Passage:
------------------------------------------------

The unlikely progress of a quartet of insecure young guys from mods through, for a while, to god-like rock icon status and then on to safe middle age is charted with pinpoint accuracy.
They always stuck out like a sore thumb, pre-Tommy, far more punk than r&b, but years before punk actually became a musical genre. And those early singles! Gorgeous, brutal, honest. These guys sounded real, looked real, and had the added plus of an articulate lead guitarist who gave good interview..
oh yes, plus Keith Moon. And you must have heard of him. What you may not know is how good a drummer he actually was - a wild man with a sense of the dramatic.
Then along came Tommy in 1969 and the band's fortunes never looked back. For some years the Who effectively ruled the roost, adored in the US, respected in the UK, while trying .. and failing .. to top Tommy and change the world.
Were they as good as some remember? That's up to you to judge. But if you are a serious rock fan, have respect for the genre, then this compilation will fill you in on the third main pillar of UK rock excellence, along with the Beatles and the Stones. And in some ways, the Who topped the lot. Peak years? 1969-1971. They were simply awesome at Woodstock and it is captured on film.
This compilation has an excellent booklet with a sweet intro from Pete Townsend and I love it to bits. Favourite track? Has got to be See Me Feel Me.. but Young Man's Blues is also, for me, the definitive killer performance. At their best, they sounded like an army charging towards you, intent on utter annihalation. And you can't say that about many bands, can you?

------------------------------------------------

Information given:
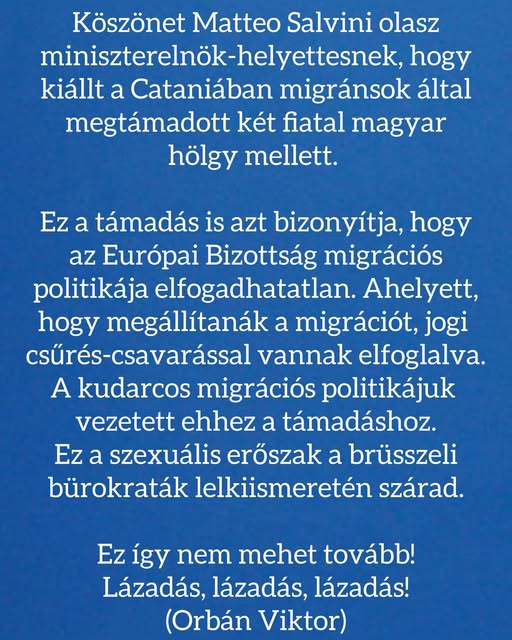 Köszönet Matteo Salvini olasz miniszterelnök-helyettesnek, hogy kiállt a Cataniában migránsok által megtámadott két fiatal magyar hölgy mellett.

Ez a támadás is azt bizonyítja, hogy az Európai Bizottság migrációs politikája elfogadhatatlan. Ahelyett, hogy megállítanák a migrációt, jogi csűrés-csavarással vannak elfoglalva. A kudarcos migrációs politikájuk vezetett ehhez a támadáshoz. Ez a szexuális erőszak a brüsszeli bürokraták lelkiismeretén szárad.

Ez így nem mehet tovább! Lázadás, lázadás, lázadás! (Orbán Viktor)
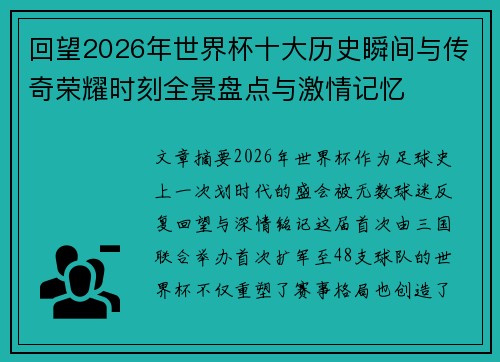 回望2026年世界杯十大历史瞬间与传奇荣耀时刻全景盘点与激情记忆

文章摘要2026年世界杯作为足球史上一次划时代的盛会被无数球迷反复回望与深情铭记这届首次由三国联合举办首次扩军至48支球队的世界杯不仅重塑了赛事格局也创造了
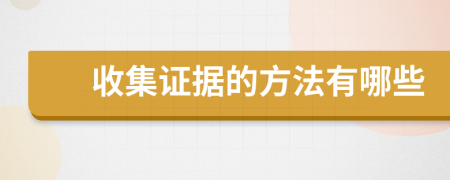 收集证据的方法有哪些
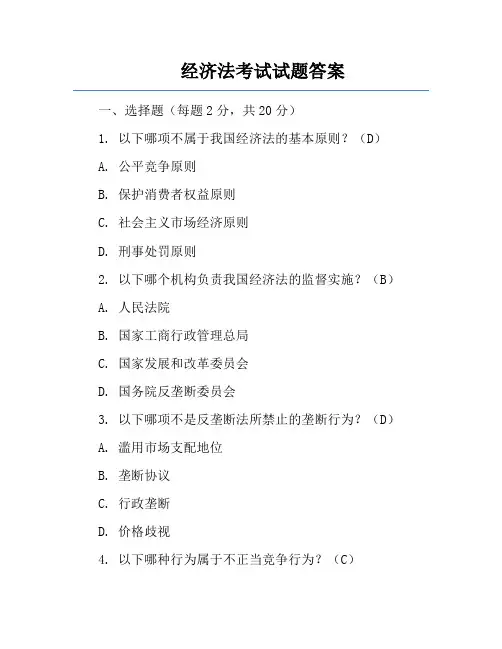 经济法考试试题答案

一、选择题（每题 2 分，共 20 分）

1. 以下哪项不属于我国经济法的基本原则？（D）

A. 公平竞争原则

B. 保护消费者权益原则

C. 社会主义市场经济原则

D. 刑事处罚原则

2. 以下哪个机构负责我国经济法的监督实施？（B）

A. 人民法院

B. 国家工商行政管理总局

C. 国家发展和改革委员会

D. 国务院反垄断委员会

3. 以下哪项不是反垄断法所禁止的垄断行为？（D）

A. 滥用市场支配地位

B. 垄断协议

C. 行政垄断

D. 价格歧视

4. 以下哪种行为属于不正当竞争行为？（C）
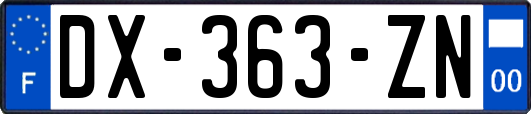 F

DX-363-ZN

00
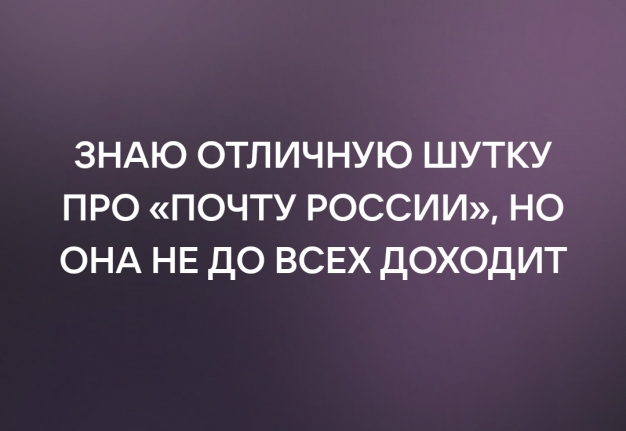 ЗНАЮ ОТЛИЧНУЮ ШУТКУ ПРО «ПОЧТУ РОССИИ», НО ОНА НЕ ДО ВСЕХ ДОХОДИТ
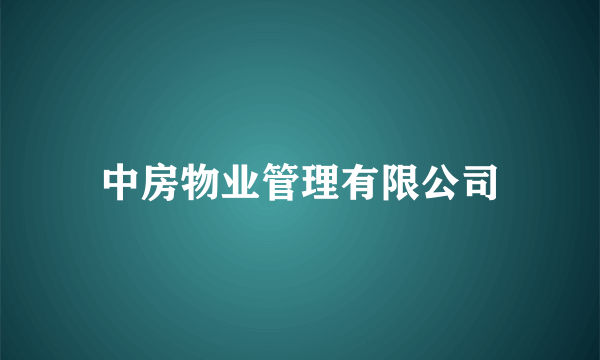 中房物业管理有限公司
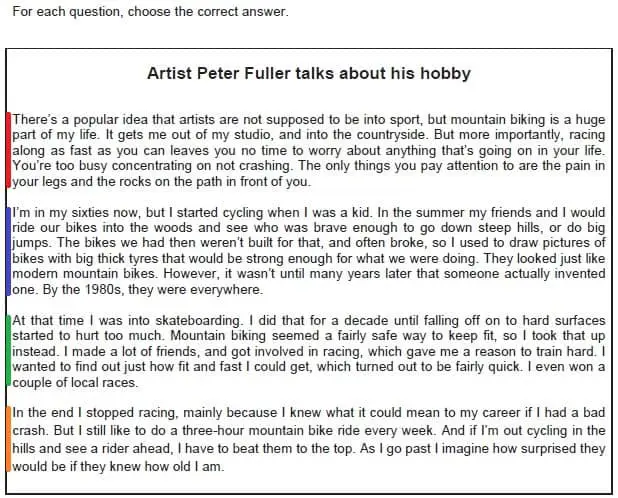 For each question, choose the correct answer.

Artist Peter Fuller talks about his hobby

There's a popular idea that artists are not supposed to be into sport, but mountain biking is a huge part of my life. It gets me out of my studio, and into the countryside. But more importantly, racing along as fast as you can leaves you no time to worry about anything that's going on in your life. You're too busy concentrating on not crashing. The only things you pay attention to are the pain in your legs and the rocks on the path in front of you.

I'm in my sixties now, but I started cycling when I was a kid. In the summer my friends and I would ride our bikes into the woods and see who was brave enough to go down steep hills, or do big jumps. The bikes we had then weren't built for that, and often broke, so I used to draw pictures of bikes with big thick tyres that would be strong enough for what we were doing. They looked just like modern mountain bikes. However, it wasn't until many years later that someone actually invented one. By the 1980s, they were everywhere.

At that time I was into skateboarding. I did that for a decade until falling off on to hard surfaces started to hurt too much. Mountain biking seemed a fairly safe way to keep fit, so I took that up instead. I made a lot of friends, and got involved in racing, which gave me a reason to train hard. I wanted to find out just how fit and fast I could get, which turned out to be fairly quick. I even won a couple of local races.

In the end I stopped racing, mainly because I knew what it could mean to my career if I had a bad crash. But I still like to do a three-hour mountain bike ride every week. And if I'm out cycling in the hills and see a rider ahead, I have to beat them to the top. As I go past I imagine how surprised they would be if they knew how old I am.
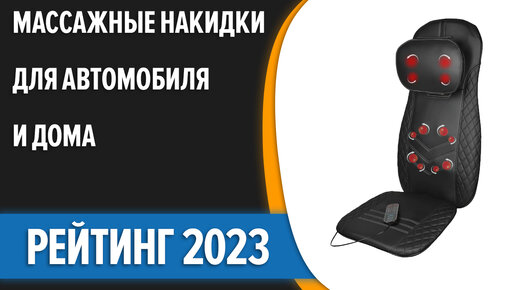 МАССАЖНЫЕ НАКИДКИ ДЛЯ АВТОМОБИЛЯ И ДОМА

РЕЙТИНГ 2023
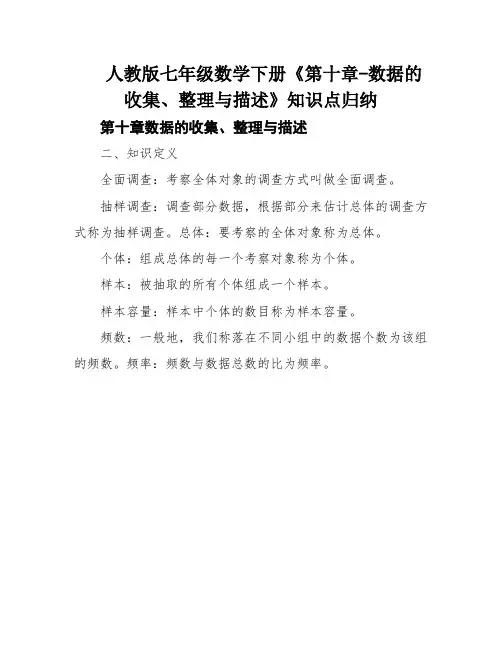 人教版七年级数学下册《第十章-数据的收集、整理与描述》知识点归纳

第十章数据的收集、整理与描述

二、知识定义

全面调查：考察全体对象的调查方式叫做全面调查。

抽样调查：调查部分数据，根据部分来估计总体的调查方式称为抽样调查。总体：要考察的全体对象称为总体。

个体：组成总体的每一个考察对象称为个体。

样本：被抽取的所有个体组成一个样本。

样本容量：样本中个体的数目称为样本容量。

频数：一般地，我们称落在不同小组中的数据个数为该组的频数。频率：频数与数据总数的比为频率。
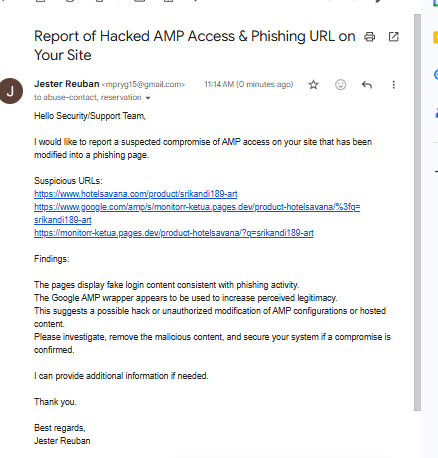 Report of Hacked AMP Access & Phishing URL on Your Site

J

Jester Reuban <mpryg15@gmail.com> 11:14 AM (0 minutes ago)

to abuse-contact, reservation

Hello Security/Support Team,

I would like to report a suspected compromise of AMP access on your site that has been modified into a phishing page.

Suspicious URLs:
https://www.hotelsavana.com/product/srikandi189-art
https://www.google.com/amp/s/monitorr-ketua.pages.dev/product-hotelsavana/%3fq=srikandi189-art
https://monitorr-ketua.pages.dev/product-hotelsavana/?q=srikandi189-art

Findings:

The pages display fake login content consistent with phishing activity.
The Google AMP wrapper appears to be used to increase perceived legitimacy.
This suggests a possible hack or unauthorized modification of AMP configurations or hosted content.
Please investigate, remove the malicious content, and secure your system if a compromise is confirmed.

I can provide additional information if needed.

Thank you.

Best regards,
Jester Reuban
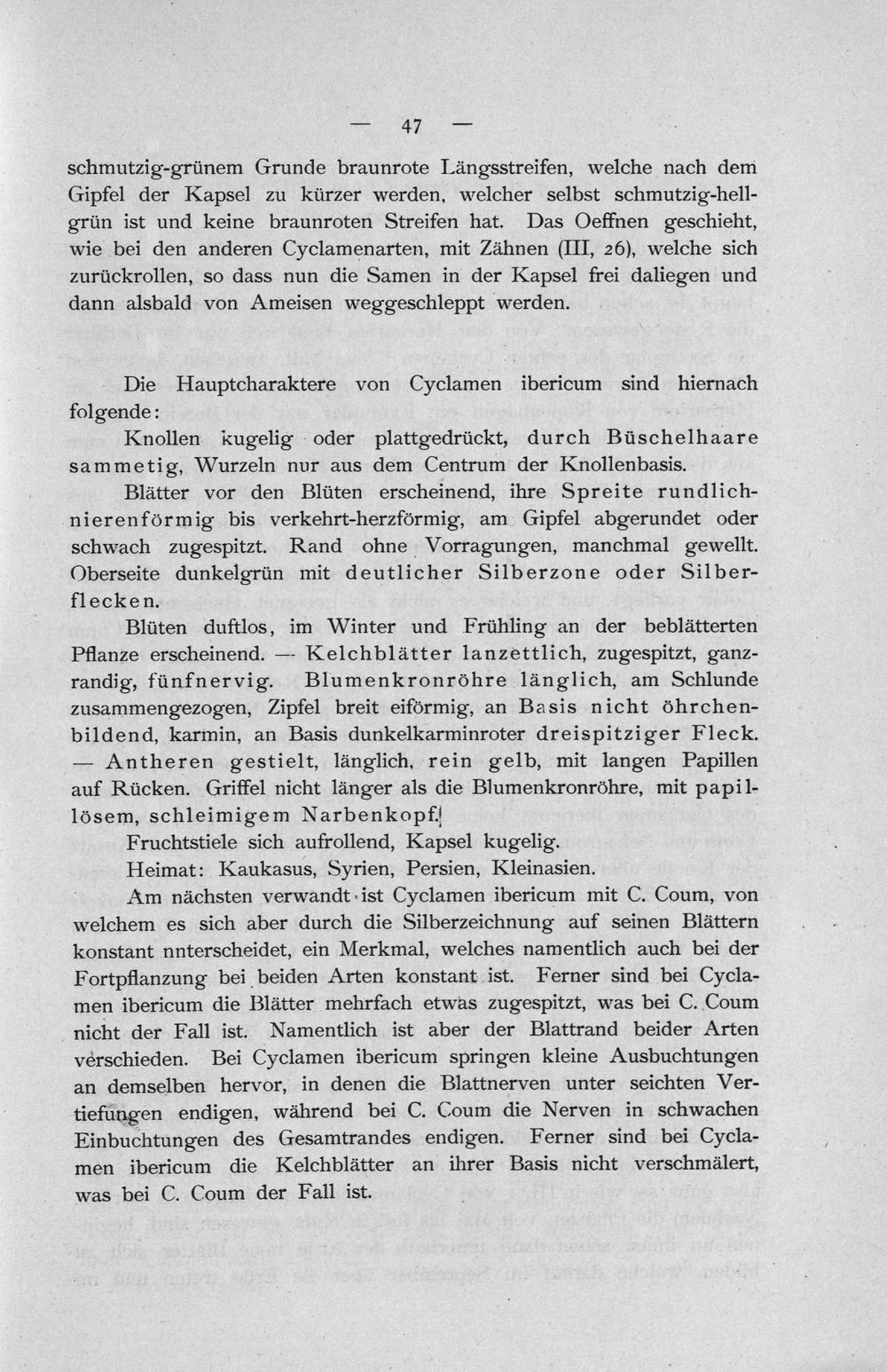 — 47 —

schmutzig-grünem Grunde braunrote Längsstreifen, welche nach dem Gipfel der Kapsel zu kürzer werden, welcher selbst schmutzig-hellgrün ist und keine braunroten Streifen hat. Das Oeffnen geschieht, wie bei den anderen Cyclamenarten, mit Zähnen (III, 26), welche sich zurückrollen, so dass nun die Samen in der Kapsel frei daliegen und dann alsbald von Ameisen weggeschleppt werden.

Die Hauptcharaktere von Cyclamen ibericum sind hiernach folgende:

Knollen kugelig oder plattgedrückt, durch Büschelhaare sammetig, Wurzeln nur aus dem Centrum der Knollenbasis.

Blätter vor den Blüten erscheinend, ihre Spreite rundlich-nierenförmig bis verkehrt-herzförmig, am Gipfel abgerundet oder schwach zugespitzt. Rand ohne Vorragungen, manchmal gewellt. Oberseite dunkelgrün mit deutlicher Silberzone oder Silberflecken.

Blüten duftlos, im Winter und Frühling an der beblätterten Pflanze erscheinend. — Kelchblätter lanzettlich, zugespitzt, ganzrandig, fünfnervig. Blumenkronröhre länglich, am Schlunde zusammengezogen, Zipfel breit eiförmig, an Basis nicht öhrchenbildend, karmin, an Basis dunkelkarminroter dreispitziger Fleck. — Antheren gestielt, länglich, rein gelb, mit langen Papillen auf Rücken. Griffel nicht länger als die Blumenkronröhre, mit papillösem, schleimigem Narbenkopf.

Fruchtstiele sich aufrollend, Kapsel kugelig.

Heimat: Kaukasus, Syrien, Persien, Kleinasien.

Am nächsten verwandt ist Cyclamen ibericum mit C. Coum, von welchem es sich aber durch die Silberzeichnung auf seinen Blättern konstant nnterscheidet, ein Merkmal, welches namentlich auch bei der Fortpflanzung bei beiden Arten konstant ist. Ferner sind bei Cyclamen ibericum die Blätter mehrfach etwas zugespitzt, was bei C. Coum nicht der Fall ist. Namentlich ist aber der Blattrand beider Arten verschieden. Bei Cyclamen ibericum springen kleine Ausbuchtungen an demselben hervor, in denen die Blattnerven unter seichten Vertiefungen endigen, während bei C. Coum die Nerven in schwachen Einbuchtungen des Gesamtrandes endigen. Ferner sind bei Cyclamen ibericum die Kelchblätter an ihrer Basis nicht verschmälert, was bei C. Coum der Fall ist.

------------------------------------------------

Parts of the exercise:
• 1. Do these statements agree with the review of the Who compilation: (a) Tommy arrived in 1969, (b) the Who were adored in the UK and respected in the US, (c) the band's peak years were 1969-1971? Answer yes or no for each, quoting the words of the review that decide it.
• 2. According to the Who review, which two bands join the Who as the main pillars of UK rock excellence?

Exercise solutions:
• 1.
(a) Yes: "Then along came Tommy in 1969"
(b) No: "adored in the US, respected in the UK"
(c) Yes: "Peak years? 1969-1971."

• 2. The Beatles and the Stones.